The suicide bomber was killed and his vehicle blown to pieces, said Yousuf Stanizai, spokesman for the interior ministry.
"Two children were wounded," he said.
A coalition spokesman at Bagram, which is about 50km north of Kabul, confirmed there had been a bomb blast but did not immediately know the cause.
There were no coalition casualties, Lieutenant Colonel Paul Fitzpatrick said.
A purported Taliban spokesman, Mohammad Hanif, said the blast was carried out by an Afghan man who had "sworn to take his revenge from Americans since his two brothers were killed in the American accident."
He was referring to a May 29 crash in which a US military truck from Bagram lost control after a brake failure and plowed into a dozen civilians cars at the northern entrance of the city.

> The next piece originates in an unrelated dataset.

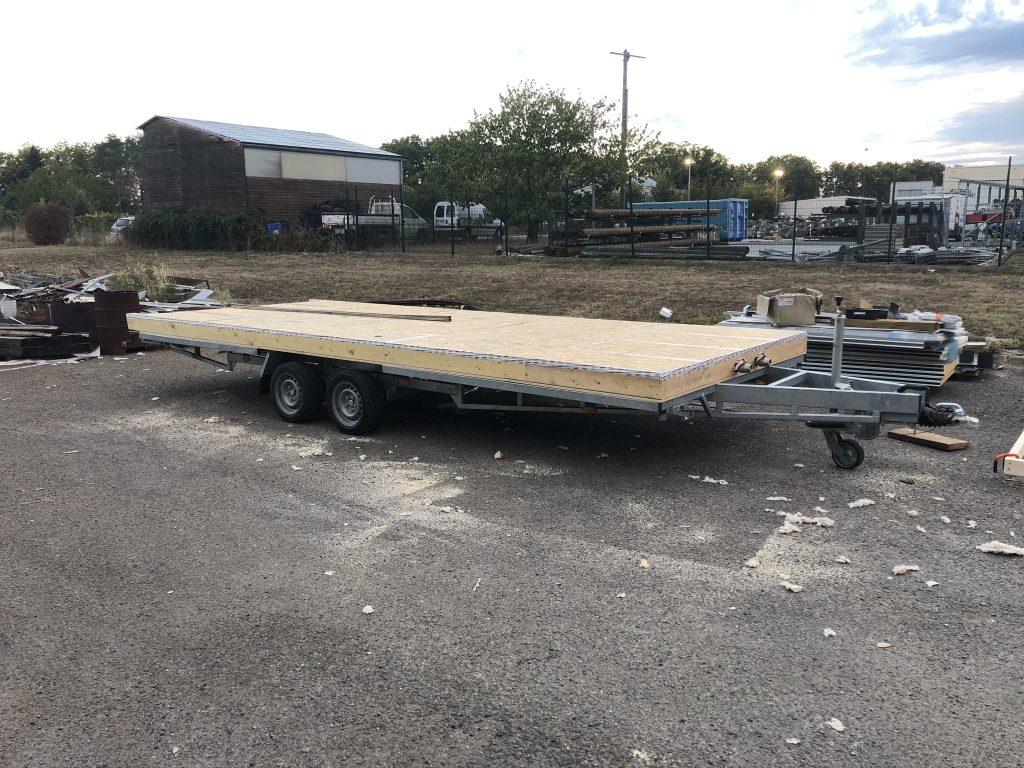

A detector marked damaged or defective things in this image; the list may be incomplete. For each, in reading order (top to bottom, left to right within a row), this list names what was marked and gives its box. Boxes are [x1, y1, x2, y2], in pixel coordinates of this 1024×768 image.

rusty barrel [93, 290, 141, 354]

Around five Afghans were killed.
The crash set off a day of rioting that was the worst violence the capital had seen since the Taliban were toppled from government in late 2001. At the end of the day, about 20 people were dead.
The attacker used "Taliban facilities" to carry out the attack, Hanif said by satellite telephone from an undisclosed location.
Meanwhile, the latest coalition fatality came during combat operations in eastern Afghanistan, the coalition said yesterday.
The soldier, whose nationality was not released, died from wounds sustained in the battle in Kunar Province bordering Pakistan on Sunday.
The coalition announced at the weekend that two more soldiers had died from wounds received in a battle in southern Kandahar Province in which around 45 Tali-ban fighters were killed.
And last Wednesday four US soldiers were killed in clashes with militants in Nuristan Province.
Forty-four coalition soldiers have now died in combat in Afghanistan this year, around half of them Americans.
Almost 200 rebels have been also been killed in the past two weeks as part of Operation Mountain Thrust in the troubled south, the biggest coalition and Afghan army anti-Taliban drive yet, according to Afghan figures.
While Taliban-linked attacks are still focused in southern and eastern Afghanistan, they are increasing in other parts of the country, adding to fears of a Taliban comeback five years after the extremists were toppled.
But President Hamid Karzai said in an interview with CNN on Sunday that the resurgent militia was no threat to his government or the international coalition fighting in the country.
"They exist in the form of attacking schools, attacking children, killing innocent people, killing clergy, harassing road workers, engineers. They are no match for our power. They are no match for our fighting ability," he said.